Het motormerk van de gebroeders Stevens uit Wolverhampton had vanaf het begin af aan sportieve genen
Al snel nadat Albert John (wiens voorletters aan het begin van het motormerk met de familienaam ‚Stevens’ stonden) met zijn broers George, Harry, Jack en Joe in 1909 AJS oprichtten werd de eerste AJS als wedstrijdmachine ingezet. En al in 1911 pakte het merk punten tijdens de Junior Tourist trophy op het eiland Man. AJS scoorde daar in de 300 klasse waarbij het merk aan de start verscheen met hun eerste eigen zijklepper. En in 1913 pakte AJS coureur W. M. Heaton op Man een tiende plaats. Een jaar later, nadat de toegestane cilinderinhoud op 350 cc was gekomen, ging het nog veel beter. Toen won Cyril Williams op zijn AJS de Junior-TT. Dat was erg opmerkelijk omdat dat dat sterke staaltje nog niet eerder met een eencilinder gelukt was. De succesvolle 350 cc eencilinder zijkleppers werden voor AJS een gezonde basis om op verder te bouwen en vervolgens kopklepmotoren en blokken met bovenliggende nokkenassen te gaan fabriceren. Een andere poot van het bedrijf kwam er in de vorm van de, van af 1912 gemaakte, grote V-twins,die als bijzonder geschikt voor zijspangebruik werden gezien.
Maar ook op sportief gebied bleef AJS vol aan de bak. Dat niet alleen in zijn begindagen, maar ook nog tussen de twee wereldoorlogen en daar na.
De Porcupine (1945)werd mythisch, de Boyracers (van af 1948)werden later legendarisch.

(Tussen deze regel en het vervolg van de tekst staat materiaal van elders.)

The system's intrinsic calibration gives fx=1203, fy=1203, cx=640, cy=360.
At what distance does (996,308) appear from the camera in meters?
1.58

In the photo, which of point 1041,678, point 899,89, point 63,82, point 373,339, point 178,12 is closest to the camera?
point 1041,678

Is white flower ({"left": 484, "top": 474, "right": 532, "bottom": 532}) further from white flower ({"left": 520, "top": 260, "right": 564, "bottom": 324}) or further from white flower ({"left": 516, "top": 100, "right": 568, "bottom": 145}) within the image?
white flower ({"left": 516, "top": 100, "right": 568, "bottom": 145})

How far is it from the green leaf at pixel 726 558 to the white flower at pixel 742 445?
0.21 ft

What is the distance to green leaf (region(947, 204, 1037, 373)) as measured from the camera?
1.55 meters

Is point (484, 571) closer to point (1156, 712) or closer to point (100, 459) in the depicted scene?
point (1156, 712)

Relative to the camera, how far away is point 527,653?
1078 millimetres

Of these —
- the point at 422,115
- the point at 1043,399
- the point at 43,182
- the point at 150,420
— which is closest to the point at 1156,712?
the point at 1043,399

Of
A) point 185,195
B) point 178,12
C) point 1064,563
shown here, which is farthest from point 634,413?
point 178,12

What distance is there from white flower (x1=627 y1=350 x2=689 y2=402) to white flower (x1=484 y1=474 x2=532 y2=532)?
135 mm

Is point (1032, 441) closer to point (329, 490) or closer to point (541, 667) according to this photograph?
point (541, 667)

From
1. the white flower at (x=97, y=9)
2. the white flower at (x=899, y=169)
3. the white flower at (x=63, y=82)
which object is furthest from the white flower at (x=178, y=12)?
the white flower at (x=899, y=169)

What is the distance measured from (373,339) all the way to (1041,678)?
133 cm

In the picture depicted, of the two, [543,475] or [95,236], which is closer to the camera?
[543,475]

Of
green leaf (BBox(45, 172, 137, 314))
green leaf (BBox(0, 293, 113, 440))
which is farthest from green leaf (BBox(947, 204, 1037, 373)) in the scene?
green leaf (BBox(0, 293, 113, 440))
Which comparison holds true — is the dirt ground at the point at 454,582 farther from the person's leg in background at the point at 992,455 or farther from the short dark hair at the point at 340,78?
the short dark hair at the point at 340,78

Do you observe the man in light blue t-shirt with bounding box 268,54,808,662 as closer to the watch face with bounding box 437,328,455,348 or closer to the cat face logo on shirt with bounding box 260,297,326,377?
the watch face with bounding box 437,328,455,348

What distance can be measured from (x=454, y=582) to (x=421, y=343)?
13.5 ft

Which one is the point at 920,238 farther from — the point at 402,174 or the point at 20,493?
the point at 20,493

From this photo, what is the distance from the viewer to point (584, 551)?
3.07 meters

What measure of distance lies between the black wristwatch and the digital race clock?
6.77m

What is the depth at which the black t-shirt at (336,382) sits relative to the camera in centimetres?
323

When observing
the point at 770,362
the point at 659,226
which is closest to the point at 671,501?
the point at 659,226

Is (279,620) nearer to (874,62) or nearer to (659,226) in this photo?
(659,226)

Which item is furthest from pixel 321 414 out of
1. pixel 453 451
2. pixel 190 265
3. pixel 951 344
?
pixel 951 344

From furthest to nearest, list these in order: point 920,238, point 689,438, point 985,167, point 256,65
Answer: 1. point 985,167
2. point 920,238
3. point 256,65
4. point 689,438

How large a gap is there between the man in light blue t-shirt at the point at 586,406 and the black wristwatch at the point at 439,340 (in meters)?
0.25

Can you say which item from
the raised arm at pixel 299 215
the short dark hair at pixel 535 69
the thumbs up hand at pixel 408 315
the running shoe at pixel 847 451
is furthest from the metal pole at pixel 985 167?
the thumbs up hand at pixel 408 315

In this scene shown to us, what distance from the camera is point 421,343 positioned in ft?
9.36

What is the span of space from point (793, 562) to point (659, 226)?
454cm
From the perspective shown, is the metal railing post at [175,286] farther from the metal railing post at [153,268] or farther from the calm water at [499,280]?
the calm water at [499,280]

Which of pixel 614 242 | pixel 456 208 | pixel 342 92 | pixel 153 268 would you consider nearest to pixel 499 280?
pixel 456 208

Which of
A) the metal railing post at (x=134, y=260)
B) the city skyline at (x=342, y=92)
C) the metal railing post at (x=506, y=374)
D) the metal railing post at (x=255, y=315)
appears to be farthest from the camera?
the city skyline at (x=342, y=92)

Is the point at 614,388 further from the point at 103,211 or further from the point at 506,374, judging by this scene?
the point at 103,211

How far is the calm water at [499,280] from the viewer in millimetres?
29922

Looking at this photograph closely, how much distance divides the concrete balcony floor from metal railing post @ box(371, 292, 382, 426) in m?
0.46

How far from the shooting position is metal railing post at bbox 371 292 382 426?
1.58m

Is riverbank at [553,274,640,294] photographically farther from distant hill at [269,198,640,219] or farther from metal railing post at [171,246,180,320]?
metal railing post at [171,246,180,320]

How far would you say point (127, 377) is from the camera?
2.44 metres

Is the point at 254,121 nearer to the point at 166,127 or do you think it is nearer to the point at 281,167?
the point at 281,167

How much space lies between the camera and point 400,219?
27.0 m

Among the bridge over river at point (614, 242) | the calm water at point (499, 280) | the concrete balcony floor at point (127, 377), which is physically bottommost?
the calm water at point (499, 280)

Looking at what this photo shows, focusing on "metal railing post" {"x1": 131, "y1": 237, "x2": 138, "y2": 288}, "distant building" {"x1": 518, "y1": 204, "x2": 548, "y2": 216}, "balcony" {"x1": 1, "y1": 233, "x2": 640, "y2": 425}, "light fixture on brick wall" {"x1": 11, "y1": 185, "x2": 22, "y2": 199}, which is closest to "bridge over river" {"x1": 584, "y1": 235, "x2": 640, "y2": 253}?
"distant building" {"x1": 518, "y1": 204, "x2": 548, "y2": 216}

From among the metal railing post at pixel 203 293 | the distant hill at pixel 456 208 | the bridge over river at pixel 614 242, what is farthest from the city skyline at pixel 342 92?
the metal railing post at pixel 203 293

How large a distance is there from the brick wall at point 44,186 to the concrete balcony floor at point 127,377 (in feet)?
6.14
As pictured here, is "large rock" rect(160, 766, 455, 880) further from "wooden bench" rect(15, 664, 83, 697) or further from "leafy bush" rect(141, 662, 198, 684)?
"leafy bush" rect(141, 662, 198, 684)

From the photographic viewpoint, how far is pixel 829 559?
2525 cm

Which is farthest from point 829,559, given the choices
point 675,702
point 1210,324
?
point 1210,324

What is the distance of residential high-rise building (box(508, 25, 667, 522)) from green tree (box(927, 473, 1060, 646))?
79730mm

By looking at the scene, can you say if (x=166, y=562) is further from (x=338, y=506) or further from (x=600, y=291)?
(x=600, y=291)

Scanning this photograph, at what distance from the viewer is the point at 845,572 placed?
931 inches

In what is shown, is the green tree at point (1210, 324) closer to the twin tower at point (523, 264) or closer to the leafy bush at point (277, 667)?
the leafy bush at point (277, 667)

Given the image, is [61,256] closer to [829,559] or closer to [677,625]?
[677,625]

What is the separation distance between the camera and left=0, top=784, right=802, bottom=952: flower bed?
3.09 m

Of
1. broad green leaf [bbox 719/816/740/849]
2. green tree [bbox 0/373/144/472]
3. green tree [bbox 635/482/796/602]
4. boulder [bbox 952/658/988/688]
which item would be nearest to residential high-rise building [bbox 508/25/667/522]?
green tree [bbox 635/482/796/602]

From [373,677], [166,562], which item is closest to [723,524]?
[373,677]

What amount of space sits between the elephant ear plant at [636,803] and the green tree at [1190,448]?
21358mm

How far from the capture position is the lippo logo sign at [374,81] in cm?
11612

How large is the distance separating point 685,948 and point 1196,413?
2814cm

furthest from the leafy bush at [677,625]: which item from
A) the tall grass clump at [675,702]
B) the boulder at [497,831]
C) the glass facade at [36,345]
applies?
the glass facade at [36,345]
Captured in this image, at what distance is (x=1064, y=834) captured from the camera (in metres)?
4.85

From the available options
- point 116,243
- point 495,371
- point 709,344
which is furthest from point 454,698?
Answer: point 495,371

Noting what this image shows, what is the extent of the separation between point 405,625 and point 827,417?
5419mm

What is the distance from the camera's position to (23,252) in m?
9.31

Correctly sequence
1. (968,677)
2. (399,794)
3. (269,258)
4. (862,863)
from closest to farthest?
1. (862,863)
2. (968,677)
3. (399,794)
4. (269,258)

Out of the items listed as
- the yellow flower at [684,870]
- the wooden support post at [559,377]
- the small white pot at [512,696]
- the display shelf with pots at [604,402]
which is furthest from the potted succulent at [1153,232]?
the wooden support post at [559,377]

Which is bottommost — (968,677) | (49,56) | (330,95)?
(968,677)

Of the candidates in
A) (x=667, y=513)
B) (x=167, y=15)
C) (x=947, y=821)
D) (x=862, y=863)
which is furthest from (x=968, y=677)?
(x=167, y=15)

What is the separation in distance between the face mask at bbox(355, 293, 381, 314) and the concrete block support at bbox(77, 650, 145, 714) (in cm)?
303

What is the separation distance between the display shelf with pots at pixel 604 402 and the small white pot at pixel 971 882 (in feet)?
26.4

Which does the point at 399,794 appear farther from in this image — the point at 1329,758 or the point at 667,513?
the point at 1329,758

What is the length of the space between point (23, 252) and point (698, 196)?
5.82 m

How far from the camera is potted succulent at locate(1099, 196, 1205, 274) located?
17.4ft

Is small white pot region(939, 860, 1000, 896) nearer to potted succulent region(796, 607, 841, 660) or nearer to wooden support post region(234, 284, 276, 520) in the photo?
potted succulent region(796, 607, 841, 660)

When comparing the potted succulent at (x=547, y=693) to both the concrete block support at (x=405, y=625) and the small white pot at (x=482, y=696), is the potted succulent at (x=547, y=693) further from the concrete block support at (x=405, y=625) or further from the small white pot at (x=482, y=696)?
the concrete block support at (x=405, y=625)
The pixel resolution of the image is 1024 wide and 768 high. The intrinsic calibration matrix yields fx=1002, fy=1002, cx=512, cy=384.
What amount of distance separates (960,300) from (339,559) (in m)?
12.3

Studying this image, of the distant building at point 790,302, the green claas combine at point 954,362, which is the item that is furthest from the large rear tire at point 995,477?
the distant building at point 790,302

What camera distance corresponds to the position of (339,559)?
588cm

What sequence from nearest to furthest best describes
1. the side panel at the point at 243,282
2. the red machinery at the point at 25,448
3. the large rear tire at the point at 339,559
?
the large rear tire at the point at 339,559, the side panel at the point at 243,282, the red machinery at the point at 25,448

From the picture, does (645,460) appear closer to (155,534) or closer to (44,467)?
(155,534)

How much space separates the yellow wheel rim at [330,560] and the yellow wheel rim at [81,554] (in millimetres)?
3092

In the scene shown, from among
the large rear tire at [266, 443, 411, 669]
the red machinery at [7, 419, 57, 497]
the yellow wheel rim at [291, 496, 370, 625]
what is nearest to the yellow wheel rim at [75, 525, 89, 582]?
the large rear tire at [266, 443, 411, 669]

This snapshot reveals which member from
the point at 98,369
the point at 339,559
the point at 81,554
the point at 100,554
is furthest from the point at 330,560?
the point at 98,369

Maar al in de jarentwintig ging de firma, die in 1929 al 117 wereldrecords bij elkaar bevochten had, heel serieus de strijd aan met topmerken zoals Norton, Rudge, Sunbeam en Velocette. Het was de tijd dat Engelse rijders op Engelse motoren luid en nadrukkelijk duidelijk maakten dat Brittiania niet alleen over de wereldzeëen heerste. Tot na de tweede wereldoorlog waren buitenlandse concurrenten zoals Moto Guzzi, Benelli, Gilera, BMW, DKW, Puch en Motosacoche feitelijk niet meer dan luizen in de pels van de Britse motormakers en hun successen.
In de twintiger jaren waren het hoofdzakelijk de AJS ‚Big Ports‘ met hun uitbundig gedimensioneerde uitlaatpijpen die de toon aan gaven. En in een tijd dat de wedstrijd ervaringen nog op korte termijn in de gewone productie werden verwerkt, profiteerde ook het koperspubliek van die successen. Van af 1923 leverde AJS vanuit die insteek een TT kopklepmodel als serieproduct.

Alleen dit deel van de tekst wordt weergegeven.